The story as such seems to be not my thing - not my characters, not my genre - but I'm tempted to read it anyway just because the warning is so awesome.
(The footnote, possibly the most delicious detail, references the origin of the Plagiarism -- both alone and with someone else line. Which is really the most awesome thing ever. In this year, anyway, and if you're German or familiar with German politics in particular. Well, and I guess you'd need to be familiar with confessional formulae, too. Oh, gods, context. Why did I leave academia again?)
The bees, alas, were stupid. When you unite two hives, you're supposed to brush all the bees of the weaker hive in front of the box of the stronger hive so they have to find their way in on their own - that way, the queen (or any laying workers) are stopped and killed by the guard bees and there won't be any war or regicide going on inside the old hive. Anyway, the point is you can't just put the frames of the old hive into the other.
My boxes are placed on a wooden palette so they have even footing, and also so that, should there be a lot of snow (as there was in the past years) fresh air can still find its way into the hive from below. So there's a height difference between the ground and the entrance of the hive. For which reason I built a ramp from the lid of the now-empty box (the ground as such would've been too cold for the bees at this time of year). That's what they tell you to do in the bee-keeping courses, too. Foolproof, they say. Works every time. Bees are smart.
Yeah. Guess what the bees did?
Instead of marching into the hive, they balled up underneath the ramp. Where, of course, a goodly amount of them froze. Fortunately, only the outer layers - inside the ball they were still warm and alive.
So I took the ramp away and instead balanced a board right in front of the entrance, and then brushed the bees onto that board, and then most of them made it into the hive before it started sleeting. *facepalms*
(Yes, it's late in the year to unite hives, but as November was so mild, it wasn't clear then whether it would actually be necessary -- I had to wait for colder temperatures. Unfortunately, we didn't get dry cold but wet cold...)

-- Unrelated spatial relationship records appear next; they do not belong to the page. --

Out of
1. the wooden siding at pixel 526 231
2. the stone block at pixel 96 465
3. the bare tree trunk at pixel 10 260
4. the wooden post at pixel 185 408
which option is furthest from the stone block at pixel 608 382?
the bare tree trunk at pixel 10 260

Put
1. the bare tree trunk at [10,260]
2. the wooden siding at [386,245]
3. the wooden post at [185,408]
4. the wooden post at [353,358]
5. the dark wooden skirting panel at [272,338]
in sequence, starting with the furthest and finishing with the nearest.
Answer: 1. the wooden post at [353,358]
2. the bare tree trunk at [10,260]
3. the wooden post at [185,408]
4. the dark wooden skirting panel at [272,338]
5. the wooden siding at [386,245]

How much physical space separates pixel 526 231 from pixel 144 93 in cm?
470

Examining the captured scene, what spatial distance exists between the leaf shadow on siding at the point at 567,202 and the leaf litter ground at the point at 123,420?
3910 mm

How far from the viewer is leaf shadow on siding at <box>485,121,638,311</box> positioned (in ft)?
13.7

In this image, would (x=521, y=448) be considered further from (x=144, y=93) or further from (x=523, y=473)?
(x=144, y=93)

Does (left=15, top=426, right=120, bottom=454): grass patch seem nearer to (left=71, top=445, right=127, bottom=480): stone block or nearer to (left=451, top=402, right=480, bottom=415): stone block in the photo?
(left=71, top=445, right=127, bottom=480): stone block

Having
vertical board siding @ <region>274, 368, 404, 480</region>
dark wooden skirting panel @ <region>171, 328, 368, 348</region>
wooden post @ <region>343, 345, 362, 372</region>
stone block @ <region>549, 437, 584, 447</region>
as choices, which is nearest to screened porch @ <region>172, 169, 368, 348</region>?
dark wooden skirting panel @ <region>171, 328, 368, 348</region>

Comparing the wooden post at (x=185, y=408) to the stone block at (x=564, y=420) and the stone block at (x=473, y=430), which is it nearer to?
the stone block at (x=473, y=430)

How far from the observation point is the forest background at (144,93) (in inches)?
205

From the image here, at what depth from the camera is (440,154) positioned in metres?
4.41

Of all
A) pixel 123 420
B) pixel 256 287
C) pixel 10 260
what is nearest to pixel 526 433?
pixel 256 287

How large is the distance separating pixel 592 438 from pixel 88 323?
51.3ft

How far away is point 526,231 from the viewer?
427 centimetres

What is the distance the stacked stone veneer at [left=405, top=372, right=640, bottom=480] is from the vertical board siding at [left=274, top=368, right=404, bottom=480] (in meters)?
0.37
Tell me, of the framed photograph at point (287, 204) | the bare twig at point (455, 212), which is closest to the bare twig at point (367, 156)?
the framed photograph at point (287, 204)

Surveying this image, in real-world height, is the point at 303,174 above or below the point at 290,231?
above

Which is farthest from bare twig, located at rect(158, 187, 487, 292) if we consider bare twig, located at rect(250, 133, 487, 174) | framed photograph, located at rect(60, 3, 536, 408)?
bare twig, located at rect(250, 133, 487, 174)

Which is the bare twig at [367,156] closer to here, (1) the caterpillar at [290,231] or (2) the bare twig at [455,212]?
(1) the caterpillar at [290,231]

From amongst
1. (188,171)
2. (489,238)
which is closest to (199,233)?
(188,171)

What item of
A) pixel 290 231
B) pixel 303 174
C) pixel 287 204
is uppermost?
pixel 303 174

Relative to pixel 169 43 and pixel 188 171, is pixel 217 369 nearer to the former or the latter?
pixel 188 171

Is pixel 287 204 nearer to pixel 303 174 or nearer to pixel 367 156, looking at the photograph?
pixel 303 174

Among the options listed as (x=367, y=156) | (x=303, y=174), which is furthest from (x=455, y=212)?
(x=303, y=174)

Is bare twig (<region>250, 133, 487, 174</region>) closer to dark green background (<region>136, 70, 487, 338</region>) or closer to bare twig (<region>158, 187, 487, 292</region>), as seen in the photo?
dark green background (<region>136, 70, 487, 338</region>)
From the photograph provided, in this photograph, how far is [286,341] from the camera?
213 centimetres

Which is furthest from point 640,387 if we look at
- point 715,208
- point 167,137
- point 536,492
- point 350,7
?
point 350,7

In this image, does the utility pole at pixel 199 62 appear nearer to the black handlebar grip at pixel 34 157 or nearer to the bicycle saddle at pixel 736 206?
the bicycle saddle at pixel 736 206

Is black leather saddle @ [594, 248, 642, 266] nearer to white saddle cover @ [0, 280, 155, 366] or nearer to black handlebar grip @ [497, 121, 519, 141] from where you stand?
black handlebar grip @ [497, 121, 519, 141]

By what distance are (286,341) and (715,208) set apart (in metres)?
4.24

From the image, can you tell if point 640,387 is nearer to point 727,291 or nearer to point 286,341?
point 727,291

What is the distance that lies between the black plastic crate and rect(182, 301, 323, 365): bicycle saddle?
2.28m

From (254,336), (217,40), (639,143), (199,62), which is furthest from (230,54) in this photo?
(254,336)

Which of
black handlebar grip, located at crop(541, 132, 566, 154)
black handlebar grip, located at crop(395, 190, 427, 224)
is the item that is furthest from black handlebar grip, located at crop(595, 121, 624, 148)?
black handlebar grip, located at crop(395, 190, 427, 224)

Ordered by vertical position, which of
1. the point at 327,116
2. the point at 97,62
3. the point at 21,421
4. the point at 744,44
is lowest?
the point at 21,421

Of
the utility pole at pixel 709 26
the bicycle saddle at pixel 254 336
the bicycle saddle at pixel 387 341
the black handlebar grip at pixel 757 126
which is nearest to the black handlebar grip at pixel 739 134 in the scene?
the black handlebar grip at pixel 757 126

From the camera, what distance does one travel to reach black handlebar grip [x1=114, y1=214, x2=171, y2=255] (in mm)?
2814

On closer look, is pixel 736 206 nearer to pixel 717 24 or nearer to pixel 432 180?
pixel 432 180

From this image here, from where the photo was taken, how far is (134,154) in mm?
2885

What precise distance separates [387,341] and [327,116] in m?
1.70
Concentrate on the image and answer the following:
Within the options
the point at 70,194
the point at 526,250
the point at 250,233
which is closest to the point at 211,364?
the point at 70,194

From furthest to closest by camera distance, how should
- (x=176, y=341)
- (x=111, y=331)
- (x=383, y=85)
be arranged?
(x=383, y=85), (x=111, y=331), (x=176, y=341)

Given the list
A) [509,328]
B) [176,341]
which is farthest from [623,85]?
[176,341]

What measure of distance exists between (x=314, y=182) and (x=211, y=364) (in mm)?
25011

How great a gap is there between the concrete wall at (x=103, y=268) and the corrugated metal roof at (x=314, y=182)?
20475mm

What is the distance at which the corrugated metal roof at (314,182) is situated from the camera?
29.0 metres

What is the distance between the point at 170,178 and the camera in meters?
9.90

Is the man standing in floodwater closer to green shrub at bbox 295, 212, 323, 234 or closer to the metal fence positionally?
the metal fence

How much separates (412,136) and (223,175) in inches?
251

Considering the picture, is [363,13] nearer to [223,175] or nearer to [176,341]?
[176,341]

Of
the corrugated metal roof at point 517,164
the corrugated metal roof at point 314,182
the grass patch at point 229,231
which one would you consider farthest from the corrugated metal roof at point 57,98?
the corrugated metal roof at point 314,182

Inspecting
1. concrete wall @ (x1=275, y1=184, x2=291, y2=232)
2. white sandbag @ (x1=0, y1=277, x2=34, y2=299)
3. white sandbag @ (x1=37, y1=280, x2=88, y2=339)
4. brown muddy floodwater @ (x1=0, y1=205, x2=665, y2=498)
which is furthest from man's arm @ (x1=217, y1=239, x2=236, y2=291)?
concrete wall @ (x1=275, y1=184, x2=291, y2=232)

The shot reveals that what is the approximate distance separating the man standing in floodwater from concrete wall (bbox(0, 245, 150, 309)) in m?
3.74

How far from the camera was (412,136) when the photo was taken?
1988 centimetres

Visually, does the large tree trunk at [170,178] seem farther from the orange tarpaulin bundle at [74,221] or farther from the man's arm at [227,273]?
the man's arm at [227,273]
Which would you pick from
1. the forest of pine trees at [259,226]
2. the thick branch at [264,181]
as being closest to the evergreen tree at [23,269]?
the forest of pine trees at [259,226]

While dealing with the bees, I had to leave Felix alone, inside, in his cot - of course. (That is, I couldn't take him along to the bees, of course - and I had to leave him alone because there was no daddy or mom-in-law or other babysitter available during daylight. It was only twenty minutes anway.). By the time I came back he was screaming in panic, and he was crying so hard that the tears were pooling in his ears. I have no idea how people can still propagate leaving babies (even younger than Felix is now, at that!) to cry as a measure of teaching them to be on their own and not pester their parents. In the olden days, when we didn't know all the things about heartrates and stress levels and the way the infant mind works -- but today? ARGH. (Jörg recently asked me why I was getting so worked up about what my aunt had said. This is why. Grandmothers are grandmothers, but she's of our - well, his - generation and could know better.)
Anyway, I felt like a rotten mother for the rest of the day. Felix, on the other hand, calmed down as soon as I cradled him and gave him suck and kissed the salt streaks away, and was back to his cheerful, curious, cuddly self afterwards, so I assume I have been forgiven...
Tenant lady dropped by this morning to say that the mice were back in their ceiling. >_> Hopefully it's just because we finally put the heating ducts inside as opposed to up the outside walls and haven't yet blocked all the passageways into the house (as I said, until recently it was pretty mild outside - and Jörg is back to normal work, which in December is particularly stressful because of the delightful "Whoops there goes the year" brand of planning, so construction work is only possible on Sundays), so that problem will be solved easily. Otherwise, I foresee another Week From Hell (TM) like we had in summer when I was just out of the hospital...
And that's it from Lyra-land for today, or for the moment anyway.